>> begin

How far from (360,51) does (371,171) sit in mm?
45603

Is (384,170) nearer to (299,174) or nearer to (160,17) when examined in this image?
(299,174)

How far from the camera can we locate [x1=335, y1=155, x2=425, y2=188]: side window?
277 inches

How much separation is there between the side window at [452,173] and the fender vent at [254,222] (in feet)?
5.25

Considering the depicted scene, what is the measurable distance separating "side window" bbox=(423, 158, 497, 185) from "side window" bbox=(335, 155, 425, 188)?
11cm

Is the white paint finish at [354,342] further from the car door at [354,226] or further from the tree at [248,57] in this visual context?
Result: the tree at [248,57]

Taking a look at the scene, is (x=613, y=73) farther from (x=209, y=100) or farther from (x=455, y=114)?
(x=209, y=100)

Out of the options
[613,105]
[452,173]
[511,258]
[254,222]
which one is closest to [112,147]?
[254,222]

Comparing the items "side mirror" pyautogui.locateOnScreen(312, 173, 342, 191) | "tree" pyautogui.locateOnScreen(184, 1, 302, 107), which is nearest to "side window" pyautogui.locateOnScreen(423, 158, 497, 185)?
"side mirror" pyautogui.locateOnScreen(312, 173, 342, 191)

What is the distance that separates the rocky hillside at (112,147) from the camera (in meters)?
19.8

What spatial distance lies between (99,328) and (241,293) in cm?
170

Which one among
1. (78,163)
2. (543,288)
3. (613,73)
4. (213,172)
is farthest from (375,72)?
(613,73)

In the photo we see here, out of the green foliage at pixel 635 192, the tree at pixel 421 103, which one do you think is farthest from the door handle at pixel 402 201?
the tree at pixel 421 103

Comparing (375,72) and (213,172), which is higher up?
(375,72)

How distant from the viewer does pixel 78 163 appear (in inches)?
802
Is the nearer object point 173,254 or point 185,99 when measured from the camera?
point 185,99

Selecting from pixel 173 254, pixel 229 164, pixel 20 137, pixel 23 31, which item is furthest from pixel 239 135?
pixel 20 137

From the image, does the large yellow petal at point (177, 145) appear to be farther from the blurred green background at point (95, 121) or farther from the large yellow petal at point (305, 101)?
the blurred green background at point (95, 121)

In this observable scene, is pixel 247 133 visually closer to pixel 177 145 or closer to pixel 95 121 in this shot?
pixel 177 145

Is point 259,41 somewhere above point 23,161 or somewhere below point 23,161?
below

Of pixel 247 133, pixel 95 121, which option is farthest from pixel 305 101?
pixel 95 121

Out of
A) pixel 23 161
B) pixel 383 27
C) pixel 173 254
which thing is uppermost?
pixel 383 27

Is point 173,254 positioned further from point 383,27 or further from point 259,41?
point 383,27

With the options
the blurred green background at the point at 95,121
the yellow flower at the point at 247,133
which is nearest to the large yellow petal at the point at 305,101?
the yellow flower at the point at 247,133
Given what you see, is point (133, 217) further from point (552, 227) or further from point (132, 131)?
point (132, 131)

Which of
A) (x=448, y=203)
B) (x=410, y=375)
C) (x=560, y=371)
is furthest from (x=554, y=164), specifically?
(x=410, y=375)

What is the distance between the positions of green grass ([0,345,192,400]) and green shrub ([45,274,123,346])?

>> end

Can you update all the records above so that each "side window" becomes "rear window", with nothing else altered?

How far from (360,51) does (371,171) sit in mm?
45603

Is (384,170) nearer to (299,174) or nearer to (160,17) when examined in this image?
(299,174)

How far from the camera can we locate [x1=335, y1=155, x2=425, y2=188]: rear window?
277 inches

How much separation is there between the rear window at [452,173] and the fender vent at [254,222] (in feet)?
5.25

Considering the depicted scene, what is the measurable distance separating "rear window" bbox=(423, 158, 497, 185) from "rear window" bbox=(335, 155, 425, 188)?
11cm

Is the white paint finish at [354,342] further from the car door at [354,226] or further from the tree at [248,57] in this visual context?
Result: the tree at [248,57]

Taking a look at the scene, is (x=613, y=73) farther from (x=209, y=100) or farther from (x=455, y=114)?
(x=209, y=100)

Out of the options
[613,105]
[452,173]
[511,258]
[254,222]
which one is closest to [112,147]?
[254,222]

Comparing the items "side mirror" pyautogui.locateOnScreen(312, 173, 342, 191) | "tree" pyautogui.locateOnScreen(184, 1, 302, 107), which is nearest to "rear window" pyautogui.locateOnScreen(423, 158, 497, 185)?
"side mirror" pyautogui.locateOnScreen(312, 173, 342, 191)

What is the distance that separates the rocky hillside at (112,147) from the camera (in meters)?
19.8

What spatial distance lies between (99,328) and (241,293) in cm?
170

Which one among
1. (78,163)
2. (543,288)
3. (613,73)
4. (213,172)
is farthest from (375,72)?
(613,73)

In the photo we see here, out of the green foliage at pixel 635 192, the tree at pixel 421 103, which one do you think is farthest from the door handle at pixel 402 201?
the tree at pixel 421 103

Comparing (375,72) and (213,172), which is higher up?
(375,72)

How distant from the viewer does pixel 78 163 appear (in inches)?
802
Is the nearer object point 173,254 or point 185,99 when measured from the camera?
point 185,99

Selecting from pixel 173 254, pixel 229 164, pixel 20 137, pixel 23 31, which item is furthest from pixel 239 135?
pixel 20 137

From the image, does the large yellow petal at point (177, 145) appear to be farther from the blurred green background at point (95, 121) or farther from the large yellow petal at point (305, 101)?
the blurred green background at point (95, 121)

In this observable scene, is pixel 247 133 visually closer to pixel 177 145 or closer to pixel 95 121 in this shot?
pixel 177 145

Is point 259,41 somewhere above point 23,161 or somewhere below point 23,161?
below

Of pixel 247 133, pixel 95 121, which option is farthest from pixel 305 101?
pixel 95 121

Out of
A) pixel 23 161
B) pixel 383 27
C) pixel 173 254
which thing is uppermost?
pixel 383 27

Is point 173,254 positioned further from point 383,27 or further from point 259,41?
point 383,27

With the options
the blurred green background at the point at 95,121
the yellow flower at the point at 247,133
which is nearest to the large yellow petal at the point at 305,101?
the yellow flower at the point at 247,133
Given what you see, is point (133, 217) further from point (552, 227) or further from point (132, 131)?
point (132, 131)

Which of
A) (x=448, y=203)
B) (x=410, y=375)
C) (x=560, y=371)
is furthest from (x=554, y=164), specifically?
(x=410, y=375)

What is the distance between the positions of green grass ([0,345,192,400]) and green shrub ([45,274,123,346])?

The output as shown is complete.